→ **QUESTIONS**:
[1] Repeat the cannabis article word for word, everything from "Almost all cannabis" down to "psychosis and delusions.".
[2] According to the cannabis article, which areas did the police seizures tested in 2016 come from?

→ **TEXT SHOWN**:
☆ ☆ ☆ ☆
Almost all cannabis now ‘super strength’
Ninety-four per cent of drug available on the streets is now high potency variety known as skunk
Nearly all cannabis on Britain’s streets is super-strength skunk that could be contributing to the rise in mental health problems, scientists believe. Researchers at King’s College London tested almost 1,000 police seizures in 2016 and found 94 per cent were dangerously potent. In 2005 just half the cannabis sold on the street was sinsemilla, also known as skunk. A scientist warned the drug puts two million users at risk of schizophrenia, depression, psychosis and delusions.
NEARLY all cannabis on Britain’s streets is super-strength skunk that could be contributing to a rise in mental health problems, scientists believe.
Researchers at King’s College London tested almost 1,000 police seizures from Kent, Derbyshire, Merseyside, Sussex and the capital in 2016 and found that 94 per cent were dangerously potent. In 2005 half the cannabis sold on the street was sinsemilla, also known as skunk.
Dr Marta Di Forti, an MRC clinician scientist at King’s College, warned the powerful drug put Britain’s 2.1 million cannabis users at risk of schizophrenia, bipolar disorder, depression, psychosis, delusions and hallucinations.
“The increase poses a significant hazard to users’ mental health and reduces their ability to choose more benign types,” she said.
“Regular users of high-potency cannabis carry the highest risk for psychotic disorders, compared to those who have never used cannabis.”
☆ ☆ ☆ ☆
(Scene geometry reasoning data)
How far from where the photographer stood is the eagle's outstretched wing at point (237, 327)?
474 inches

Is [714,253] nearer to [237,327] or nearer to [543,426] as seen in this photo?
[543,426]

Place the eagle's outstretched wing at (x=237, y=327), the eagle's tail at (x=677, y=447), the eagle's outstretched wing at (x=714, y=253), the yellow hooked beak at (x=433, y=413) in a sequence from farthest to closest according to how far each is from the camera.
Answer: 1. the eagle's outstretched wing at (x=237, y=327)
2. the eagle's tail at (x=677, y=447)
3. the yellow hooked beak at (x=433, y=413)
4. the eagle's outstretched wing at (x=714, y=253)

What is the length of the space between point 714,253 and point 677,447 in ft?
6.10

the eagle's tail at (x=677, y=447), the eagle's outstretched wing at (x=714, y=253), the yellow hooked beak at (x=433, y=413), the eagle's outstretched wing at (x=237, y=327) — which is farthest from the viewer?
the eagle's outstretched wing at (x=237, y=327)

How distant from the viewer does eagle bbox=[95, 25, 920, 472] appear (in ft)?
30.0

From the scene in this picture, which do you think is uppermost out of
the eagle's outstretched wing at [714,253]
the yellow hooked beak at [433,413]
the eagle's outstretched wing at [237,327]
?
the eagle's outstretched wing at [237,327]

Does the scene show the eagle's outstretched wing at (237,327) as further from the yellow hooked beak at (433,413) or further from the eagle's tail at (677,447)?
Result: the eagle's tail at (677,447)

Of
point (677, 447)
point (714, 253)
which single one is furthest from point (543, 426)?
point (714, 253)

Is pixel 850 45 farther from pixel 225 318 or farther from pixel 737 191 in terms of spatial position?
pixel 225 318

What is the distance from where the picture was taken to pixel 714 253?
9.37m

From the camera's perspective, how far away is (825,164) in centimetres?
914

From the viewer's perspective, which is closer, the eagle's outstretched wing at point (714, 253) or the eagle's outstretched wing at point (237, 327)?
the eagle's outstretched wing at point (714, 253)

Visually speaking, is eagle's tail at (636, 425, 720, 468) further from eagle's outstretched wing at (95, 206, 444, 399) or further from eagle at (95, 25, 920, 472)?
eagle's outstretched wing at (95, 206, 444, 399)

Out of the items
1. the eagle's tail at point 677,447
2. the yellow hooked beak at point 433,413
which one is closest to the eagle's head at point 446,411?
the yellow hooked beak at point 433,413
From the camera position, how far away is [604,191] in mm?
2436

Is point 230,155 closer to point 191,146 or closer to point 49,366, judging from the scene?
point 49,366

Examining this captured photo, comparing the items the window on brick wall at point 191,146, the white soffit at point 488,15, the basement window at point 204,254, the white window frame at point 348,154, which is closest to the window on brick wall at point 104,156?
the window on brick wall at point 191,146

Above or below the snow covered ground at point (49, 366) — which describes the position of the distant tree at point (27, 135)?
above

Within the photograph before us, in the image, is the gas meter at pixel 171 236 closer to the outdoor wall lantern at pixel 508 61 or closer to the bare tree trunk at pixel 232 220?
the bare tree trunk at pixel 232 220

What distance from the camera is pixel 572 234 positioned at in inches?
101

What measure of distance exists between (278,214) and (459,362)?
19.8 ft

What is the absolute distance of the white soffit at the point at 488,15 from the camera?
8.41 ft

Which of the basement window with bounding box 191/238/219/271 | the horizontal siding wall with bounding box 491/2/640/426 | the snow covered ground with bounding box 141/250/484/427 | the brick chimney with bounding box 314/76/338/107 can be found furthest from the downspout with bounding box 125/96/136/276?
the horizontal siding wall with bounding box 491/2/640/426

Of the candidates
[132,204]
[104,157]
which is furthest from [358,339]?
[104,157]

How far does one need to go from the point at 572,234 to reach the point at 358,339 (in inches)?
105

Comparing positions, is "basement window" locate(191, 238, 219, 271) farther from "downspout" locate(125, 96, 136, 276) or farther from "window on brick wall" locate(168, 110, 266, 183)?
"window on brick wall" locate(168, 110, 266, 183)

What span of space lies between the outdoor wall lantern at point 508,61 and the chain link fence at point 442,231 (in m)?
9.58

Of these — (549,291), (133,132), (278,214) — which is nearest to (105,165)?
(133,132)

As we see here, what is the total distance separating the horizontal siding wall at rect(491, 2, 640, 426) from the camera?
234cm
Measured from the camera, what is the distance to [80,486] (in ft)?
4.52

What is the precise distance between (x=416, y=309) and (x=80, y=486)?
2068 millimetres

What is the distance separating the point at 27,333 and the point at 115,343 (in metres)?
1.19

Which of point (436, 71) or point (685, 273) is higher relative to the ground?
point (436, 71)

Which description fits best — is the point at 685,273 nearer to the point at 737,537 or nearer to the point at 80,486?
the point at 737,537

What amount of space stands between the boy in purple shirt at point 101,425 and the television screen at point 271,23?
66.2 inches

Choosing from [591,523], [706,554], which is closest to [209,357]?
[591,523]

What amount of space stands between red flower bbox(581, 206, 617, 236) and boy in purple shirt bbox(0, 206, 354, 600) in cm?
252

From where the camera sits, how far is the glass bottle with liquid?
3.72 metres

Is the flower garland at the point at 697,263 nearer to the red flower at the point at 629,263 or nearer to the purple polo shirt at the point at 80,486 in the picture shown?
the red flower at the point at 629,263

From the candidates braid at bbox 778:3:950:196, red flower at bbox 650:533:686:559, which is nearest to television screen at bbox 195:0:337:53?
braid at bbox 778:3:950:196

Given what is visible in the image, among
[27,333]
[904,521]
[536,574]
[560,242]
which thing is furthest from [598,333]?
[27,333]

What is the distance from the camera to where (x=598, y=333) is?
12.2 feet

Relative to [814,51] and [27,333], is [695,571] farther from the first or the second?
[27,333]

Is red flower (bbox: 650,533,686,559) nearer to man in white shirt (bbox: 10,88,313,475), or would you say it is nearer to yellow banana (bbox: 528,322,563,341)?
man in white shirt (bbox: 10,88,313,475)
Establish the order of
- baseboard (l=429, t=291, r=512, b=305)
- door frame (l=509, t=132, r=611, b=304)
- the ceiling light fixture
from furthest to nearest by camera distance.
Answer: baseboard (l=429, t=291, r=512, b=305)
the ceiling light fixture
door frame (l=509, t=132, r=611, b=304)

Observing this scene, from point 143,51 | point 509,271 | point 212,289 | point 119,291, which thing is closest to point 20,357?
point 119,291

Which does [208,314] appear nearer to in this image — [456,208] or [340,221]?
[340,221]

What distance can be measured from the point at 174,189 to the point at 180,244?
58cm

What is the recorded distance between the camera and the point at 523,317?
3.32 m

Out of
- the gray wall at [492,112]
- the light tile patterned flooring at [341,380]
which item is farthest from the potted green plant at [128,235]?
☆ ☆ ☆ ☆
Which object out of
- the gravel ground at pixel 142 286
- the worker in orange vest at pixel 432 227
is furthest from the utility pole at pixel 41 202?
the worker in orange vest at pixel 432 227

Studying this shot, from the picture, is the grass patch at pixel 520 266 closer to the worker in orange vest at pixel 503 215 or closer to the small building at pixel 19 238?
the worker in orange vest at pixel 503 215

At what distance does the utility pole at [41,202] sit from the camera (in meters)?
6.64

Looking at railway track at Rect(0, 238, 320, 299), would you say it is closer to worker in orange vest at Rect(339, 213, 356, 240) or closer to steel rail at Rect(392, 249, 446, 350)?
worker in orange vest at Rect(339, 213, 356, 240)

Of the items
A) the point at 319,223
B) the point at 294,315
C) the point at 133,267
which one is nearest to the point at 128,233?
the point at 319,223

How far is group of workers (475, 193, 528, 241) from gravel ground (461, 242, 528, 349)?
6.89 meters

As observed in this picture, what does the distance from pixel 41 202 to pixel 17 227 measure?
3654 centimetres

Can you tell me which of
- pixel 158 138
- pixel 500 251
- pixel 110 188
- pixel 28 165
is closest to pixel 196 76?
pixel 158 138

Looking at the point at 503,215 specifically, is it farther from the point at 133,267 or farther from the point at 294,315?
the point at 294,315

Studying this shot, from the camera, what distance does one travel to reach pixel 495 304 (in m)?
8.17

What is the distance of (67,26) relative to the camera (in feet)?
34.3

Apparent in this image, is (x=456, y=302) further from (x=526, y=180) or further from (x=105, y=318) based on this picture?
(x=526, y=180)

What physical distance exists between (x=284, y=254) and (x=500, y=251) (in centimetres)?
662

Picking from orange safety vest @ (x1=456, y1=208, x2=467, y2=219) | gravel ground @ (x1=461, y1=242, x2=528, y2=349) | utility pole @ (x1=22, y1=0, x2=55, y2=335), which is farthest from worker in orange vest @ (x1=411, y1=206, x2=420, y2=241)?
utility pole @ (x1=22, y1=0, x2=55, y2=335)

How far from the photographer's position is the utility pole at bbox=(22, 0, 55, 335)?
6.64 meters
☆ ☆ ☆ ☆
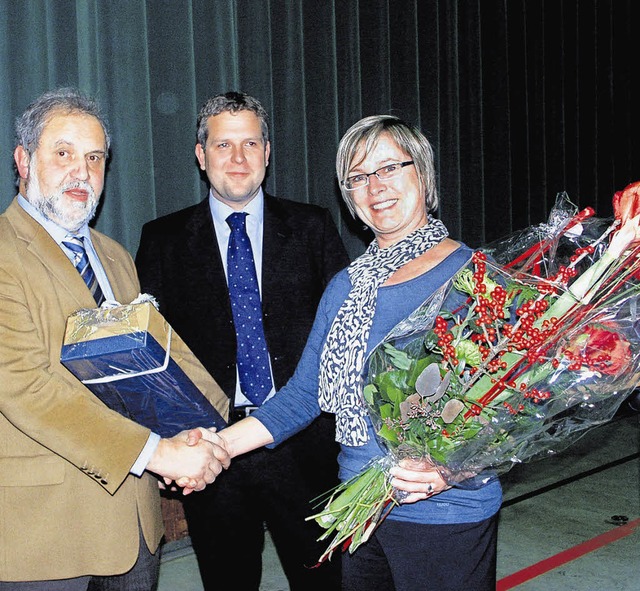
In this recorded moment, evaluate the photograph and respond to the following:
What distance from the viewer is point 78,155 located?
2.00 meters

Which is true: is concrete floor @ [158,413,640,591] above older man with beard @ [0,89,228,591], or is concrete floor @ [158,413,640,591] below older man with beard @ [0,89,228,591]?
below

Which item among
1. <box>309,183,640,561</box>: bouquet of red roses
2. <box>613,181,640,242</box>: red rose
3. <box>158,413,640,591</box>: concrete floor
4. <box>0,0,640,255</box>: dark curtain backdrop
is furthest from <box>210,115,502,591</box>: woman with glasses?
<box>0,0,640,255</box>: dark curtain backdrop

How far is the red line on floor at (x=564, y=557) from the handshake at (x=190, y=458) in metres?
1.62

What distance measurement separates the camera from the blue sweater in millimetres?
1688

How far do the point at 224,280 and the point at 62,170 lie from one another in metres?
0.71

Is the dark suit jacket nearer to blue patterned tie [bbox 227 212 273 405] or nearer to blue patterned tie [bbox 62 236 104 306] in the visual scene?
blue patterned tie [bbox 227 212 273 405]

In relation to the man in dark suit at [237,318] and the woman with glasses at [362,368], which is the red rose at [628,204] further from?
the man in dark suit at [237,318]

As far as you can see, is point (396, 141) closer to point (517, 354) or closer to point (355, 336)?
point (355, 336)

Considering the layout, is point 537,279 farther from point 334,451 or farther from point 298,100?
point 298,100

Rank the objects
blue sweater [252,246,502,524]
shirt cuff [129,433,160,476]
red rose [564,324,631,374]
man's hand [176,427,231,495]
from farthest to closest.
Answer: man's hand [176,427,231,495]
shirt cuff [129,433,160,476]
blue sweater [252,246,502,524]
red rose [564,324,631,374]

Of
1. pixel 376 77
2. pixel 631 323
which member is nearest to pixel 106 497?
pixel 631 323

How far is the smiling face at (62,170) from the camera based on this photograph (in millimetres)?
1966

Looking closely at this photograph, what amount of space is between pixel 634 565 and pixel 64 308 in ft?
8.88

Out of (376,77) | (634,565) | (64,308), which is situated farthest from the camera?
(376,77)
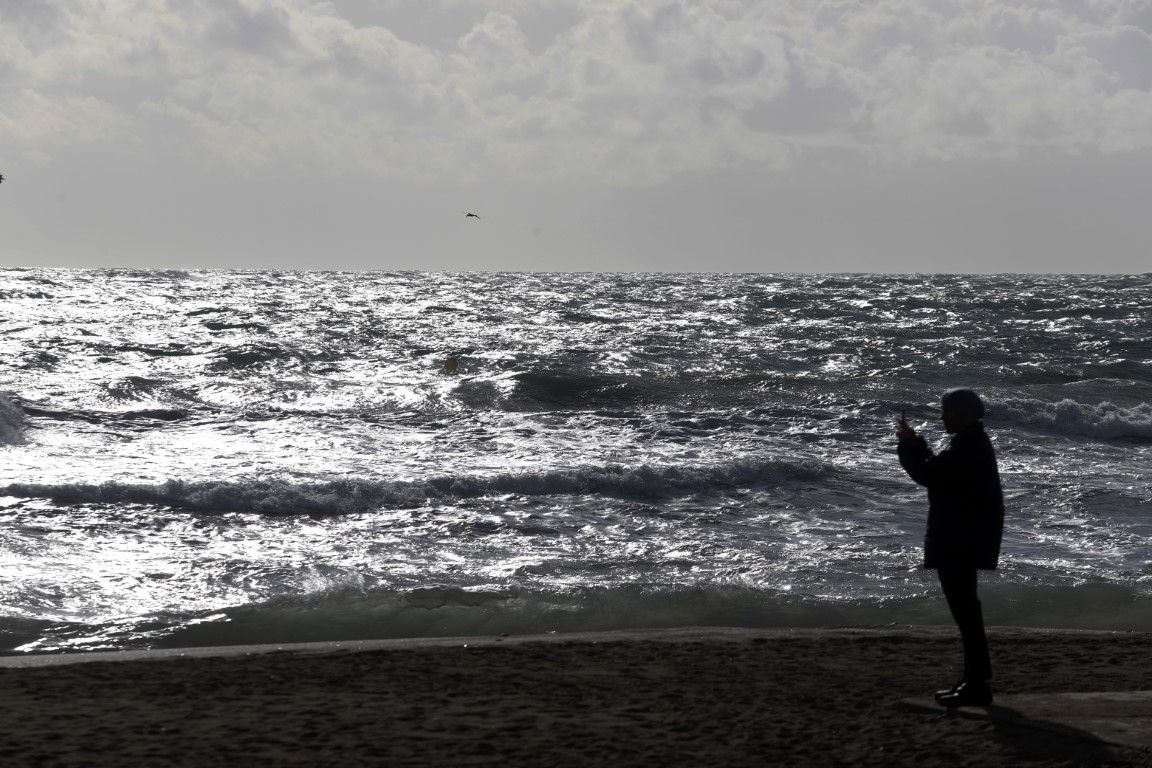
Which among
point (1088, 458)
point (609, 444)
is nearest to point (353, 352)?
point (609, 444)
☆ ☆ ☆ ☆
→ **EXERCISE SOLUTIONS**:
[1]
Almost all cannabis now ‘super strength’
Ninety-four per cent of drug available on the streets is now high potency variety known as skunk
Nearly all cannabis on Britain’s streets is super-strength skunk that could be contributing to the rise in mental health problems, scientists believe. Researchers at King’s College London tested almost 1,000 police seizures in 2016 and found 94 per cent were dangerously potent. In 2005 just half the cannabis sold on the street was sinsemilla, also known as skunk. A scientist warned the drug puts two million users at risk of schizophrenia, depression, psychosis and delusions.

[2] Kent, Derbyshire, Merseyside, Sussex and the capital.